As we’ve established in a previous post, a currency-issuing government can’t go bankrupt because it can always issue more of its currency if there isn’t enough to go round. Of course, bad things happen if it issues too much money, or if it doesn’t take excess money out of circulation through taxation or bond sales – if too much money is chasing too few goods and services, prices go up, and people starve or lose their homes; and if there is not enough money, then we cannot pay people salaries. But the important fact is that there is some flexibility, a window of opportunity within which it is possible to work.

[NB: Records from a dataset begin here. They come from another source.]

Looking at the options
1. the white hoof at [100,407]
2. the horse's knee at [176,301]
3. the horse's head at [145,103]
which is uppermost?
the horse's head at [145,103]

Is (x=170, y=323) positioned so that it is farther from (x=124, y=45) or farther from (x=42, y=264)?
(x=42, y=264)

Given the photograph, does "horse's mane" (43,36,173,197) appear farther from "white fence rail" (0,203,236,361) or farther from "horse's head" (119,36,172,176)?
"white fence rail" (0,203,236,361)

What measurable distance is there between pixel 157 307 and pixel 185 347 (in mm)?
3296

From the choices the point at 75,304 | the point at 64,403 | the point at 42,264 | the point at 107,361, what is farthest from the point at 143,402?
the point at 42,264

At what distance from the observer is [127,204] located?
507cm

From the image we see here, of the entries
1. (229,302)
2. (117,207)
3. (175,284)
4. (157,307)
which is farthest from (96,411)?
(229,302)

Modern Monetary Theory holds that budget deficits themselves don’t matter. What matters is having the right amount of money in circulation, to maintain a high level of employment with low inflation. And the government’s main economic job is to maintain this balance – by stimulus spending when necessary, regardless of the budget deficit.

So what’s the catch?

There is one crucial proviso, though. If the government needs to spend foreign currency – if it awards contracts in foreign currency, or has debts denominated on foreign currency, or if it has chosen to spend someone else’s money instead of issuing its own – then we are straight back to the household budget analogy. A government that doesn’t have a sovereign currency, or has overburdened itself with foreign debts, can’t issue money when it needs it. It has to go and borrow it on the international money markets – and it will have to earn the foreign currency to pay it back. Britain loaded itself up with dollar debt during World War II, and has only just paid that debt off. Guess what was used to pay it off? The proceeds from Scotland’s oil, and from selling off state-owned assets.

The simple MMT arguments seem to work in a country that:

  1. is more or less self-sufficient in the essentials of its society;
  2. hasn’t accumulated a mass of foreign currency debt (for a federal or devolved Scottish government, that includes Sterling);
  3. can afford to stop spending foreign currency on imports if its own currency loses value.

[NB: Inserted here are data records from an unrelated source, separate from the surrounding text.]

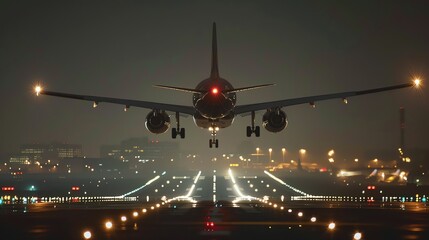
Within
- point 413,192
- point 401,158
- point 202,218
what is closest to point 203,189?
point 413,192

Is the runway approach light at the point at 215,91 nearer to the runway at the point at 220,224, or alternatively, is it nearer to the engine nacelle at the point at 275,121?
the engine nacelle at the point at 275,121

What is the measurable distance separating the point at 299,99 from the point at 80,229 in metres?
28.9

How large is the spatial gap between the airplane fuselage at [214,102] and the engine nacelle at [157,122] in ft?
10.2

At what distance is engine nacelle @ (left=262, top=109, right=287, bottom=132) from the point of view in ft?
251

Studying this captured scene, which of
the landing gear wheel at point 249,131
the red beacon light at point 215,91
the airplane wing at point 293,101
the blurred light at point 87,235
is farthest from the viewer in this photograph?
the landing gear wheel at point 249,131

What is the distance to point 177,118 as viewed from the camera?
260 ft

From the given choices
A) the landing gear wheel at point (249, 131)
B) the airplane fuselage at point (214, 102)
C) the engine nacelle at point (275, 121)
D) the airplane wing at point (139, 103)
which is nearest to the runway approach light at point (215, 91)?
the airplane fuselage at point (214, 102)

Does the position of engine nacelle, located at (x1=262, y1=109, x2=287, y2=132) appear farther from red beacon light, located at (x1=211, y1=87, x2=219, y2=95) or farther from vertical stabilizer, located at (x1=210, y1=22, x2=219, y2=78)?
red beacon light, located at (x1=211, y1=87, x2=219, y2=95)

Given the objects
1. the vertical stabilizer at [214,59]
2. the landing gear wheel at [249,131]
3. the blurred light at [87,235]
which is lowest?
the blurred light at [87,235]

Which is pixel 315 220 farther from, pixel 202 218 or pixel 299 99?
pixel 299 99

To be in this happy state, as far as we can make out, a country needs to export as much stuff that’s essential to others as it needs to import stuff that’s essential to its running; and it needs to create all public sector contracts in its own currency, not someone else’s.

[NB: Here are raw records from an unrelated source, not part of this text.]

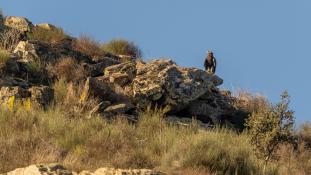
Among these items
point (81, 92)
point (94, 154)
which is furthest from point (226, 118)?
point (94, 154)

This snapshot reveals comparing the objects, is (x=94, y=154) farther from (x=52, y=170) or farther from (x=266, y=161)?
(x=266, y=161)

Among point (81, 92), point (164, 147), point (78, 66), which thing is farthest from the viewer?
point (78, 66)

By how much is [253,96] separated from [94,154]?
1005 cm

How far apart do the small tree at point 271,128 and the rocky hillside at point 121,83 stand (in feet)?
11.9

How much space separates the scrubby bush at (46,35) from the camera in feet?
74.4

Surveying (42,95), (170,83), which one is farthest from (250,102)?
(42,95)

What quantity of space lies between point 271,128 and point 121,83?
224 inches

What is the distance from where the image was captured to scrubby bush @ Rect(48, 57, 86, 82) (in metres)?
19.1

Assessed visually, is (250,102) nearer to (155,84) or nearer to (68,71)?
(155,84)

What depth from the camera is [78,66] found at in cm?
1973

If a country can achieve this, then it won’t need to be critically dependent on a favourable and stable exchange rate – the currency will probably tend to be strong anyway, so that’s just not going to be a problem. Britain’s currency has been in remorseless decline against the US Dollar since WW2 because we took on a huge amount of dollar debt during and after WW2, which we have only recently paid off.

And what does this mean for Scotland?

Anyone thinking about a major country-scale investment programme, such as Scotland would need to deliver our vision, needs to think very clear-headedly about the different options of where the money is going to come from, what it will cost to service the money, and what it will cost to pay back if circumstances change, favourably or unfavourably.

As long as the money is being invested in a sustainable future, the proposition should be attractive to people needing long-term guaranteed returns – the bond market, sovereign wealth funds, and pension funds. The trick is to keep control of the assets – not to give away the goose that lays the golden eggs.

Larry Elliot wrote a very good article in the Guardian recently about Nicola Sturgeon’s currency options. Interesting times!